Search code examples
javascripthtmlcanvastext-to-speech

Text to speech with avatar lip sync, no plug-ins


Is there a JavaScript library or product that exists that provides text-to-speech for animated, speaking avatars, that does not use flash or any other plug-in. The idea is that I type in text and the avatars mouth moves as audio is played.

The aim is a cross-browser, cross device, no-plugins, web-based talking chat avatar.

I looked at CrazyTalk, which seemed perfect, but sadly it turns out that that relies on the unity engine.

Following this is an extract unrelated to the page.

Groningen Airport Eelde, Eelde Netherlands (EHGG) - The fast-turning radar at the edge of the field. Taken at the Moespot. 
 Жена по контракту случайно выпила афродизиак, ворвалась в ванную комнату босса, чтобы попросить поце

I then started to think about rolling my own by combining existing text to speech services and trying to pull phonemes out of an audio wave and make my own dictionary of phonemes to canvas shapes. That doesn't really seem to exist either (and even if it did, I'm not sure how I would work the timing on mouth movement to audio).

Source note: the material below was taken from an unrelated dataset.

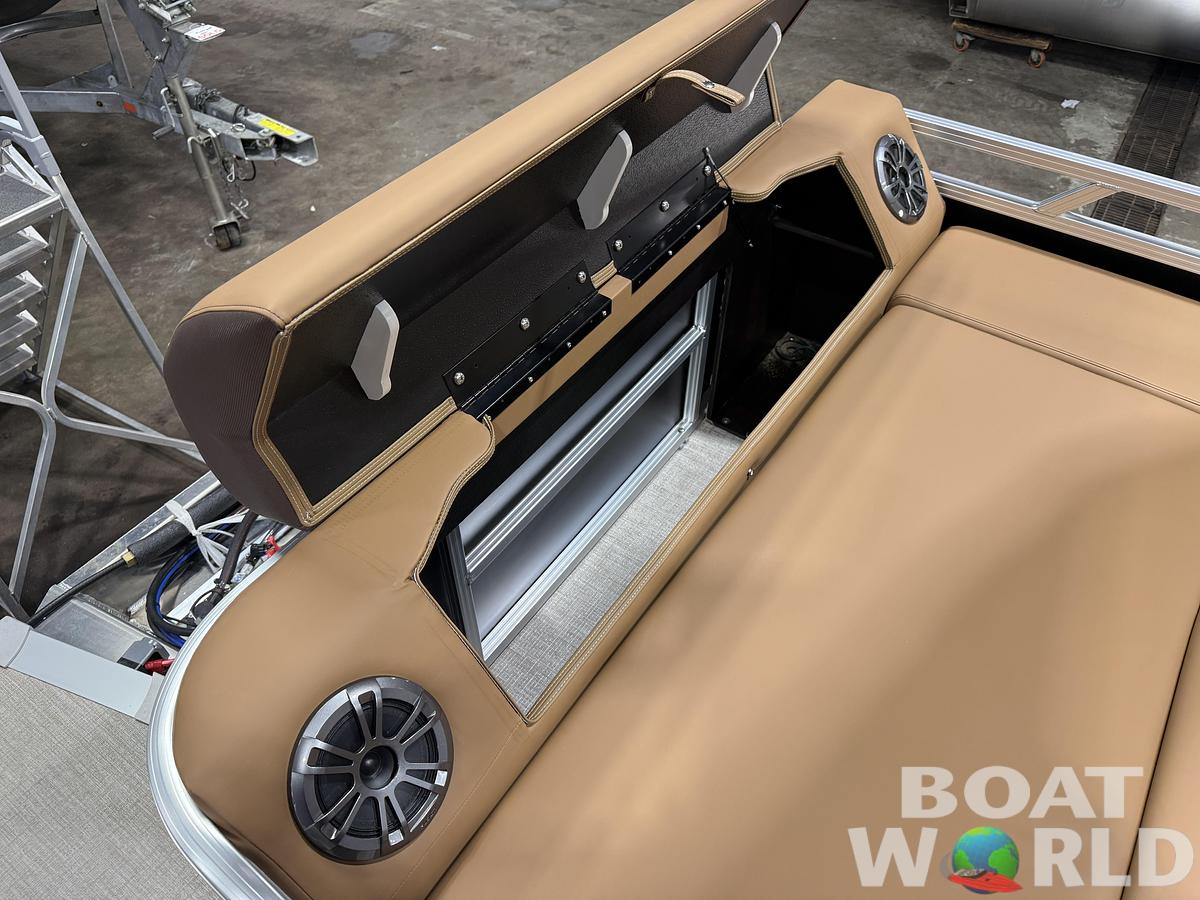 2026 Tahoe Pontoons LTZ 2385 Swingback (VRL)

Its 2015, I feel like something like this should already exist and I shouldn't be trying to invent it.

Edit: Now I'm looking into Microsft.Speech. I really need something that spits out something like IPA in syllables and I'm not sure if MS.Speech does that. TTS wave creation is the easy part. I could send text to the server, match phonetic syllables to mouth point coordinates... if I could just get those syllables broken out. What breaks text into phonetic syllables.


Solution

  • I think I have an approach. In short, no, there does not appear to be an existing utility... Yet ;-)

    I've decide to go with the Microsoft Speech Platform. It does better than return phonemes, it provides the accompanying viseme IDs with the audio position at which they occur. So I can generate a wav file and a viseme meta-data list server-side and retrieve them. Now to figure out how to synchronize them.